The hierarchy of command in the main offices was:

- Office Chief (Chef): The Chief of a Main Office was referred to by the title of Chef followed by the office code. For instance, Reinhard Heydrich was known by the title Chef der Sicherheitspolizei und des SD (Chief of Security Police and SD) or CSSD, while serving as the overall office commander of the Reich Security Main Office.
- Department Chief (Amtschef): The title of department chief was the most commonly used and held by countless SS officers and could be extended to sub-department heads, as well. For example, Heinrich Müller was department chief of the RSHA "Amt IV" (Dept. 4): the Gestapo. Adolf Eichmann was the commander of Referat IV B4 (Sub-Department IV B4) that was the Gestapo's inner department of Jewish Affairs. He was known as the Amtschef, RSHA (IV-B4), and was Müller's subordinate.
- Chief of Staff (Chef des Stabs): Each department typically had a Chief of Staff, known by the title "Chief of the Staff" to avoid confusion with the title "Stabschef", which was a rank of the Nazi stormtroopers.

Below the level of Department heads existed a plethora of administrative and bureaucratic titles to indicate positions as Assistant Department Heads, staff officers, and other clerical duties within the various main offices.

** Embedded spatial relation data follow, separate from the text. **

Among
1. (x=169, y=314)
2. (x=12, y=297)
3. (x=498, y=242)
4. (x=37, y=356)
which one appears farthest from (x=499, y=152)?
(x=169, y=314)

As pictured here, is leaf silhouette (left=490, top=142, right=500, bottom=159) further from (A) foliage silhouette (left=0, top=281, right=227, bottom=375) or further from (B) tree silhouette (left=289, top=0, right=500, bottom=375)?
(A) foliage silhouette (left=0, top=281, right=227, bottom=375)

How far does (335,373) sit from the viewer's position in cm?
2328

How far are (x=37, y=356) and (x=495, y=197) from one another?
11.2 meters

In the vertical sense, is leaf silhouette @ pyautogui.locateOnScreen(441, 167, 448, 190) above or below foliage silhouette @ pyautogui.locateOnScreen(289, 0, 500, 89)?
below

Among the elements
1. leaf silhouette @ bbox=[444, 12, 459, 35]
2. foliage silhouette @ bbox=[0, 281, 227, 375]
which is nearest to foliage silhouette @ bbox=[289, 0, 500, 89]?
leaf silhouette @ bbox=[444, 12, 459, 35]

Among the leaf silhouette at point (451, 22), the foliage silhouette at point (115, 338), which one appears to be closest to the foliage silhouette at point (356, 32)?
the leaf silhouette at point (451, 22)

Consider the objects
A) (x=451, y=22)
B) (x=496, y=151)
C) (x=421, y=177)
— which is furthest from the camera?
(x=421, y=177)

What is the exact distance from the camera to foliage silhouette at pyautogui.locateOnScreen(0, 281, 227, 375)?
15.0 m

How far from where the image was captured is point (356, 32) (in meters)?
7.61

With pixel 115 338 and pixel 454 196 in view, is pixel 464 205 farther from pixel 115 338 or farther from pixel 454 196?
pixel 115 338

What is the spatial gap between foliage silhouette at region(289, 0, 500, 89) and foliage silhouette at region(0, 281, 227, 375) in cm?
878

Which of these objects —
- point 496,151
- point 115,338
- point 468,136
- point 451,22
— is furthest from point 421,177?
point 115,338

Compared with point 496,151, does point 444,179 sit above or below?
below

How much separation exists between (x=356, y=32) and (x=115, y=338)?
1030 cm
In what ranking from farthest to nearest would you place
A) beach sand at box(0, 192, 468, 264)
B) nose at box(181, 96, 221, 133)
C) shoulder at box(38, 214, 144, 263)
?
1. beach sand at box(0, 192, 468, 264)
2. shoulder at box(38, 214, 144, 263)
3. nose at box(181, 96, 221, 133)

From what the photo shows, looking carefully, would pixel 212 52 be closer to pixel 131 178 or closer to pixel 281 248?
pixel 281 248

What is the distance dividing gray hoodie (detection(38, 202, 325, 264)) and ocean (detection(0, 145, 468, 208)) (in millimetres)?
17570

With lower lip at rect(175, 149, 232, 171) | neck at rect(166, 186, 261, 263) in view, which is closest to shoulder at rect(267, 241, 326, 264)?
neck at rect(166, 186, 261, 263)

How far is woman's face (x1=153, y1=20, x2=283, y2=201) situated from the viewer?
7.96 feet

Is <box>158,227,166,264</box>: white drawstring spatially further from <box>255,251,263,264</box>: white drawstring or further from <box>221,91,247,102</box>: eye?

==Security police commands==
The offices of the Gestapo in major towns and cities were known as "Stapo-Leitstellen". Smaller towns and some villages maintained smaller Gestapo offices known simply as "Stapostellen". The Sicherheitsdienst was organized in a different manner, grouped in SD-Abschnitte with smaller SD-Unterabschnitte commands (SD districts and sub-districts). Both the Gestapo, SD, and the similarly organized Kriminalpolizei were overseen by an SS Police official known as Inspekteur der Sicherheitspolizei und des SD. In occupied territories, this commander was known by the alternate title Befehlshaber der Sicherheitspolizei und des SD.

==Death's Head commands==
The Totenkopfverbände maintained a hierarchy of Nazi concentration camp titles, in the following order:

- Kommandant
- Lagerführer
- Rapportführer
- Blockführer

==Special Unit commands==
The Einsatzgruppen were regimental sized mobile death squads that were further sub-divided into Einsatzkommandos, which were company-sized formations. The Einsatzgruppen units perpetrated atrocities in the occupied Soviet Union, including mass murder of Jews, communists, prisoners of war, and hostages, and played a key role in the Holocaust.